Data entries
--

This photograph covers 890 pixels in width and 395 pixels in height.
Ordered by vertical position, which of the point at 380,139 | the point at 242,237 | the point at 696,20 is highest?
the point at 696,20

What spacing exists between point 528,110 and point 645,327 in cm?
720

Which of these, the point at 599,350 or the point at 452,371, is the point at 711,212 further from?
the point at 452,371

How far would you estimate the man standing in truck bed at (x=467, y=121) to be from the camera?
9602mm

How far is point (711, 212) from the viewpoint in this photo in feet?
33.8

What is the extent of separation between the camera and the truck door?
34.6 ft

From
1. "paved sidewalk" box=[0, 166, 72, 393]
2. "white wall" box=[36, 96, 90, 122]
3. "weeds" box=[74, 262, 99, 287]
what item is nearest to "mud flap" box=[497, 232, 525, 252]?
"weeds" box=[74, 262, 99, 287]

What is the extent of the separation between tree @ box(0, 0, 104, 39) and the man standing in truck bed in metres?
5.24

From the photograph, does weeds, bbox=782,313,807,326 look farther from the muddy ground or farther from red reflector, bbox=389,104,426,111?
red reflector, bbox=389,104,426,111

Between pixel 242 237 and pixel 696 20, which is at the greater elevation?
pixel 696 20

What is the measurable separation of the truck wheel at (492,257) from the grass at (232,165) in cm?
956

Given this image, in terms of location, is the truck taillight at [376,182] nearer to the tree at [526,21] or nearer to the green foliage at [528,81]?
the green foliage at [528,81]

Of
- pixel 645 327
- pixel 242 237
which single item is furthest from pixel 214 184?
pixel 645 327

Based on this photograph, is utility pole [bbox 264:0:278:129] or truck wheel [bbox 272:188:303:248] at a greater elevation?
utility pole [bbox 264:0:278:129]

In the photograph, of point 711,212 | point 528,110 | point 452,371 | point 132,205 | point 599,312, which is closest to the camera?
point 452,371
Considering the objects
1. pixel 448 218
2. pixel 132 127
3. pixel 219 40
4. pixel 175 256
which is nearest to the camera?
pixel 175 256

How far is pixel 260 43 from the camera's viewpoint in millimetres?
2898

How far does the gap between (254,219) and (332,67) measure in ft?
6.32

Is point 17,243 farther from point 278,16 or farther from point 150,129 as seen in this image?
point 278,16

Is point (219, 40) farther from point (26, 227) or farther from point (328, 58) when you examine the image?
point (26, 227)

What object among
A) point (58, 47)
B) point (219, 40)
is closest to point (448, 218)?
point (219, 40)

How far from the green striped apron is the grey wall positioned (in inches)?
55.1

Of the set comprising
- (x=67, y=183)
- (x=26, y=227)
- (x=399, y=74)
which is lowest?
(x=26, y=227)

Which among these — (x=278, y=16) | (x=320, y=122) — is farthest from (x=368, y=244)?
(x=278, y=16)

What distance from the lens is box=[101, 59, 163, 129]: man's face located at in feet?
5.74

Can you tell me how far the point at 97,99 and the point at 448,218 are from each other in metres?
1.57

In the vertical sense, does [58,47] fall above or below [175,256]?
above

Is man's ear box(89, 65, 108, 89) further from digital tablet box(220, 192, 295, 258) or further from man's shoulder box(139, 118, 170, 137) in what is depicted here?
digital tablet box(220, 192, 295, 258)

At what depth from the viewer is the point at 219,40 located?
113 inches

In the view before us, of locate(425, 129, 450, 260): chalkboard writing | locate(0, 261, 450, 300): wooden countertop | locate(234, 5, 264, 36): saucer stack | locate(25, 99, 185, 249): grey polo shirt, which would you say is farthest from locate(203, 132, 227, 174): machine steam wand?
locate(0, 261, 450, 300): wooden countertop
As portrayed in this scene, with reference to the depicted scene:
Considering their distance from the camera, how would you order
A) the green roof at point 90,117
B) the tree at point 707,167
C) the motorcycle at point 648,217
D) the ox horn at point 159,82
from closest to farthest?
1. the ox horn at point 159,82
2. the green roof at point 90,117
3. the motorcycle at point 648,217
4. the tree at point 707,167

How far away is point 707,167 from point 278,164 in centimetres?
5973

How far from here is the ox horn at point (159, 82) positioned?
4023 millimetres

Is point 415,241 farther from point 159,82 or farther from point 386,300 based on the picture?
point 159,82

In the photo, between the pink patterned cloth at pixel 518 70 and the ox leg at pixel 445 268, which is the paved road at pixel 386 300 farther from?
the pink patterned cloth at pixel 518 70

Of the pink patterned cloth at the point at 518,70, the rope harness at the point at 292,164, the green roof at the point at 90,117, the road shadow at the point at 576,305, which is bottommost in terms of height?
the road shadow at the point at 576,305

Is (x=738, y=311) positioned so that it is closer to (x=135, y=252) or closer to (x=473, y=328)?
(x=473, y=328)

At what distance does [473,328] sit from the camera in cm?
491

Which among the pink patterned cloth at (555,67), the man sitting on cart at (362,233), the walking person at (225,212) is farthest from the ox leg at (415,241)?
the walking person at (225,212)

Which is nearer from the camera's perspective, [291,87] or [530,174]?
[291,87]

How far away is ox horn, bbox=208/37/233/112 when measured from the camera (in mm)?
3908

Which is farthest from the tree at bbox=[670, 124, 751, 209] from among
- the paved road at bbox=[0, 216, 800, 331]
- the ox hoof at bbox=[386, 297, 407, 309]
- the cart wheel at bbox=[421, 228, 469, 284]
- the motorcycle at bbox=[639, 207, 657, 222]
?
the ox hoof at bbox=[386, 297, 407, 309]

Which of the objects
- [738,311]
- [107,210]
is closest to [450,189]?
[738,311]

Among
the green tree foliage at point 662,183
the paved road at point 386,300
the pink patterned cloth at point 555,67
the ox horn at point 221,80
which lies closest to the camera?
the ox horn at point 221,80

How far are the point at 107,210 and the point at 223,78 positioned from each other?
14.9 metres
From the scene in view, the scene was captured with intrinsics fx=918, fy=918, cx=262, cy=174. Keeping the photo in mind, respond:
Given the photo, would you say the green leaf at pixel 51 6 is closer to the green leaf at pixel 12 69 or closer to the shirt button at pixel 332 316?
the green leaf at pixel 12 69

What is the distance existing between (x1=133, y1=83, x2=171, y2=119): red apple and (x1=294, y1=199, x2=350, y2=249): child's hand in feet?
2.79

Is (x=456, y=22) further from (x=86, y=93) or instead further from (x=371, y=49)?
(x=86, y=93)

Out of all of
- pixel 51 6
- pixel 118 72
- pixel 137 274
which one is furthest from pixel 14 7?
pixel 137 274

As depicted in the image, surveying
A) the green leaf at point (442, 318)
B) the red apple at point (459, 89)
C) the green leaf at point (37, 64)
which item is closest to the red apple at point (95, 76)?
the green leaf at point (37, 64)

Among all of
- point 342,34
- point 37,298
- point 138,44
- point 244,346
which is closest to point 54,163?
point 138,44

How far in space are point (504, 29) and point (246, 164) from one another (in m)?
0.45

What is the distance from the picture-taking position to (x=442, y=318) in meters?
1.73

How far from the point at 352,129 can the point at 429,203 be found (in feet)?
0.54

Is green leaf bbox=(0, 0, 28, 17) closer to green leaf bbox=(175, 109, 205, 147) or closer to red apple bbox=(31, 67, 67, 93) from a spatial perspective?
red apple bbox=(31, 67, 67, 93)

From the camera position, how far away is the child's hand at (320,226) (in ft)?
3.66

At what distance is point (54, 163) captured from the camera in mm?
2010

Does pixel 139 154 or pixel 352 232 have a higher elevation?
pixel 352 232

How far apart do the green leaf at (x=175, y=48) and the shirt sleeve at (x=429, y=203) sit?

--

> Problem details
Each line of the material should be duplicated exactly, please.

> Task output
This photograph covers 890 pixels in width and 395 pixels in height.
Ordered by vertical position, which of the point at 380,139 | the point at 242,237 | the point at 696,20 is highest?
the point at 696,20

What spacing exists between point 528,110 and point 645,327 in cm?
720

Which of these, the point at 599,350 or the point at 452,371, is the point at 711,212 further from?
the point at 452,371

How far would you estimate the man standing in truck bed at (x=467, y=121) to be from the camera?
9602mm

How far is point (711, 212) from the viewpoint in this photo in feet?
33.8

What is the extent of separation between the camera and the truck door?
34.6 ft

From
1. "paved sidewalk" box=[0, 166, 72, 393]
2. "white wall" box=[36, 96, 90, 122]
3. "weeds" box=[74, 262, 99, 287]
what item is nearest to "mud flap" box=[497, 232, 525, 252]?
"weeds" box=[74, 262, 99, 287]

What is the extent of the separation between tree @ box(0, 0, 104, 39) and the man standing in truck bed in metres?
5.24

From the photograph, does weeds, bbox=782,313,807,326 look farther from the muddy ground or farther from red reflector, bbox=389,104,426,111?
red reflector, bbox=389,104,426,111

Between pixel 242 237 and pixel 696 20, which is at the greater elevation?
pixel 696 20

What is the measurable separation of the truck wheel at (492,257) from the grass at (232,165) in cm?
956

Given this image, in terms of location, is the truck taillight at [376,182] nearer to the tree at [526,21] or nearer to the green foliage at [528,81]?
the green foliage at [528,81]

Of
- pixel 645 327
- pixel 242 237
which single item is furthest from pixel 214 184?
pixel 645 327

Based on this photograph, is utility pole [bbox 264:0:278:129] or truck wheel [bbox 272:188:303:248] at a greater elevation?
utility pole [bbox 264:0:278:129]

In the photograph, of point 711,212 | point 528,110 | point 452,371 | point 132,205 | point 599,312, which is closest to the camera?
point 452,371
Considering the objects
1. pixel 448 218
2. pixel 132 127
3. pixel 219 40
4. pixel 175 256
which is nearest to the camera?
pixel 175 256

How far is pixel 260 43 from the camera's viewpoint in millimetres?
2898

How far does the gap between (254,219) and (332,67) measure in ft?
6.32

Is point 17,243 farther from point 278,16 or farther from point 150,129 as seen in this image?
point 278,16

Is point (219, 40) farther from point (26, 227) or farther from point (328, 58) when you examine the image?
point (26, 227)

What object among
A) point (58, 47)
B) point (219, 40)
is closest to point (448, 218)?
point (219, 40)

How far from the green striped apron is the grey wall positioned (in inches)?
55.1

Of the set comprising
- (x=67, y=183)
- (x=26, y=227)
- (x=399, y=74)
which is lowest?
(x=26, y=227)

Which among these — (x=278, y=16) | (x=320, y=122) — is farthest from (x=368, y=244)?
(x=278, y=16)

What distance from the lens is box=[101, 59, 163, 129]: man's face located at in feet?
5.74

Can you tell me how far the point at 97,99 and the point at 448,218 are from each other in metres?
1.57

In the vertical sense, does [58,47] fall above or below [175,256]?
above

Is man's ear box(89, 65, 108, 89) further from digital tablet box(220, 192, 295, 258) or further from man's shoulder box(139, 118, 170, 137) in what is depicted here?
digital tablet box(220, 192, 295, 258)

At what depth from the viewer is the point at 219,40 located?
113 inches

In the view before us, of locate(425, 129, 450, 260): chalkboard writing | locate(0, 261, 450, 300): wooden countertop | locate(234, 5, 264, 36): saucer stack | locate(25, 99, 185, 249): grey polo shirt, which would you say is farthest from locate(203, 132, 227, 174): machine steam wand?
locate(0, 261, 450, 300): wooden countertop
As portrayed in this scene, with reference to the depicted scene:
Considering their distance from the camera, how would you order
A) the green roof at point 90,117
B) the tree at point 707,167
C) the motorcycle at point 648,217
D) the ox horn at point 159,82
from closest to farthest?
1. the ox horn at point 159,82
2. the green roof at point 90,117
3. the motorcycle at point 648,217
4. the tree at point 707,167

How far away is point 707,167 from point 278,164 in centimetres?
5973

How far from here is the ox horn at point (159, 82) positioned?
4023 millimetres

Is point 415,241 farther from point 159,82 or farther from point 386,300 based on the picture?
point 159,82

In the photo, between the pink patterned cloth at pixel 518 70 and the ox leg at pixel 445 268, which is the paved road at pixel 386 300 farther from?
the pink patterned cloth at pixel 518 70

Of the pink patterned cloth at the point at 518,70, the rope harness at the point at 292,164, the green roof at the point at 90,117, the road shadow at the point at 576,305, which is bottommost in terms of height?
the road shadow at the point at 576,305

Is (x=738, y=311) positioned so that it is closer to (x=135, y=252) or closer to (x=473, y=328)?
(x=473, y=328)

At what distance does [473,328] sit from the camera in cm?
491

Which among the pink patterned cloth at (555,67), the man sitting on cart at (362,233), the walking person at (225,212) is farthest from the ox leg at (415,241)?
the walking person at (225,212)

Which is nearer from the camera's perspective, [291,87] or [530,174]?
[291,87]

How far away is ox horn, bbox=208/37/233/112 when measured from the camera (in mm)?
3908

Which is farthest from the tree at bbox=[670, 124, 751, 209] from among
- the paved road at bbox=[0, 216, 800, 331]
- the ox hoof at bbox=[386, 297, 407, 309]
- the cart wheel at bbox=[421, 228, 469, 284]
- the motorcycle at bbox=[639, 207, 657, 222]
?
the ox hoof at bbox=[386, 297, 407, 309]

Which of the objects
- [738,311]
- [107,210]
is closest to [450,189]?
[738,311]

Among
the green tree foliage at point 662,183
the paved road at point 386,300
the pink patterned cloth at point 555,67
the ox horn at point 221,80
which lies closest to the camera?
the ox horn at point 221,80

How far are the point at 107,210 and the point at 223,78 positioned from each other?
14.9 metres
From the scene in view, the scene was captured with intrinsics fx=918, fy=918, cx=262, cy=174. Keeping the photo in mind, respond:
Given the photo, would you say the green leaf at pixel 51 6 is closer to the green leaf at pixel 12 69 or closer to the shirt button at pixel 332 316?
the green leaf at pixel 12 69

What is the distance existing between (x1=133, y1=83, x2=171, y2=119): red apple and (x1=294, y1=199, x2=350, y2=249): child's hand in feet?
2.79

Is (x=456, y=22) further from (x=86, y=93) or instead further from (x=371, y=49)?
(x=86, y=93)

Out of all of
- pixel 51 6
- pixel 118 72
- pixel 137 274
which one is furthest from pixel 14 7?
pixel 137 274

As depicted in the image, surveying
A) the green leaf at point (442, 318)
B) the red apple at point (459, 89)
C) the green leaf at point (37, 64)
which item is closest to the red apple at point (95, 76)?
the green leaf at point (37, 64)

Among all of
- point 342,34
- point 37,298
- point 138,44
- point 244,346
which is closest to point 54,163?
point 138,44

How far in space are point (504, 29) and point (246, 164) from one another (in m)?
0.45

What is the distance from the picture-taking position to (x=442, y=318) in meters?
1.73

How far from the point at 352,129 can the point at 429,203 be found (in feet)?
0.54

Is green leaf bbox=(0, 0, 28, 17) closer to green leaf bbox=(175, 109, 205, 147) or closer to red apple bbox=(31, 67, 67, 93) from a spatial perspective?
red apple bbox=(31, 67, 67, 93)

From the camera position, how far away is the child's hand at (320,226) (in ft)?
3.66

At what distance is point (54, 163) captured from the camera in mm?
2010

Does pixel 139 154 or pixel 352 232 have a higher elevation?
pixel 352 232

How far apart do the green leaf at (x=175, y=48) and the shirt sleeve at (x=429, y=203) sit?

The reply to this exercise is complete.